Yad Vashem recognizes 6,863 Poles as Righteous Among the Nations, the highest number of any nation.

“Considering the harsh punishment that threatened rescuers, this is a most impressive number,” Yad Vashem writes on its website. “On the other hand, when evaluating the role of Poles in the rescue of Jews, one also has to take into consideration that Poland’s Jewish community was by far the largest in Europe and that only about 10% of its Jews survived.”

Between 30,000 and 35,000 Jews were saved with the help of Poles — around one percent of all of Polish Jewry, according to Yad Vashem.

The Foreign Ministry and the Prime Minister’s Office declined to comment on Bauer’s criticism.

Yaakov Nagel, one of the two Netanyahu confidants who secretly negotiated the agreement with the Polish government, firmly rejected the veteran historian’s criticism.

“He apparently didn’t read the statement, or he was maybe insulted that we didn’t consult him,” Nagel told The Times of Israel in an interview. “If it wasn’t Yehuda Bauer, I would respond differently,” he added, suggesting that Bauer’s advanced age may cloud his judgment.

“Here is a country that prides itself with having passed a law that they say will restore national honor, and half a year later they cancel it with their tails between their legs,” he said.

Yaakov Nagel in March 2017 (Flash90)

“This is an great achievement for the State of Israel,” Nagel went on. “The criticism drives me crazy. We got an amazing accomplishment. We had a law that everyone said was terrible, and we got rid of it without giving them anything in return. There is nothing wrong with the statement.”

* DATA SHOWN
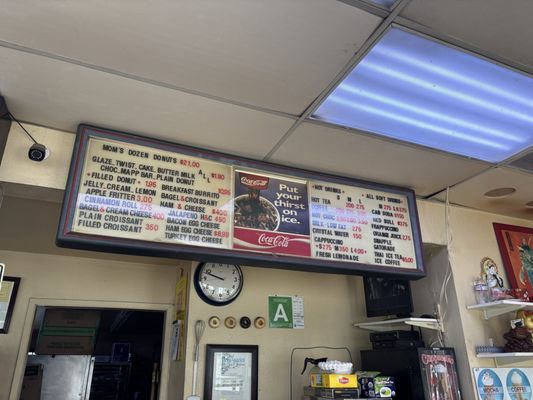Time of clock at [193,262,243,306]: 9:48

* DIRECTIVES
**a)** Using the news excerpt, decide whether each statement agrees with it, answering yes or no and quoting the words that settle it: (i) Yad Vashem recognizes more Poles as Righteous Among the Nations than people of any other nation. (ii) The Foreign Ministry commented on Bauer's criticism. (iii) Nagel said Israel gave Poland something in return for getting rid of the law.
**b)** Carry on the news excerpt about Yad Vashem and Nagel's response to Bauer, picking up right after its final sentence.

* RESPONSES PER TASK
**a)**
(i) Yes: "the highest number of any nation."
(ii) No: "The Foreign Ministry and the Prime Minister’s Office declined to comment on Bauer’s criticism."
(iii) No: "we got rid of it without giving them anything in return."

**b)**
Not even one of Bauer’s arguments is correct, Nagel insisted. He argued that the Polish law, which is formally called The Institute of National Remembrance – Commission for the Prosecution of Crimes against the Polish Nation Act, has existed for decades, and that the recent additions — paragraphs 55a and 55b — were removed at Israel’s behest.

There were good Poles, and there were bad Poles. Period.

It is true that those who accuse Poland of complicity can still be fined, but even Israel has civil laws against defamation, Nagel argued.

“There were two problematic paragraphs in this law, and we managed to get rid of them entirely.”

A former national security adviser, Nagel said he was not an expert on the Holocaust, but that Yad Vashem’s chief historian Dina Porat confirmed that the joint statement was historically accurate.

According to a well-placed source, Porat was indeed involved in the secret negotiations with the Polish government but did not get to see the final draft of the statement. Yad Vashem, which issued a statement welcoming Warsaw’s annulment of the law’s controversial paragraphs, was disappointed about the wording of the joint statement, the source added.

Porat did not reply to several requests for comment. A spokesperson for Yad Vashem said the institution is currently reviewing the various documents and may publish a statement in the near future.

Holocaust survivors protesting Poland’s new bill on Holocaust rhetoric in front of the Polish Embassy in Tel Aviv, February 8, 2018. (Gil Cohen-Magen/AFP/Getty Images/via JTA)

Holocaust historians may have liked to add a sentence or two about the extent of Polish anti-Semitism and Polish guilt during the Holocaust, Nagel allowed. But Yad Vashem confirmed that “everything we wrote in the joint statement is historically accurate,” he insisted.

And what of Bauer’s complaint that the statement refers to “every single case” of Polish cruelty, making it seem as if these were isolated incidents?

“There is no sentence stronger” than the one in the joint statement, Nagel argued, saying “every single case” could refer to millions of incidents.

“There were good Poles, and there were bad Poles. Period. That’s history,” he said. No one has counted how many Poles saved Jews and how many killed Jews, he added.

The joint statement did not go into numbers since it proved impossible to get Warsaw to agree to a wording that would have portrayed the Polish nation in a more negative light, he indicated.

“You can’t have everything,” Nagel said. “There were some sentences we would have liked to add, but diplomatic negotiations are a give and take, and you don’t get everything you want.”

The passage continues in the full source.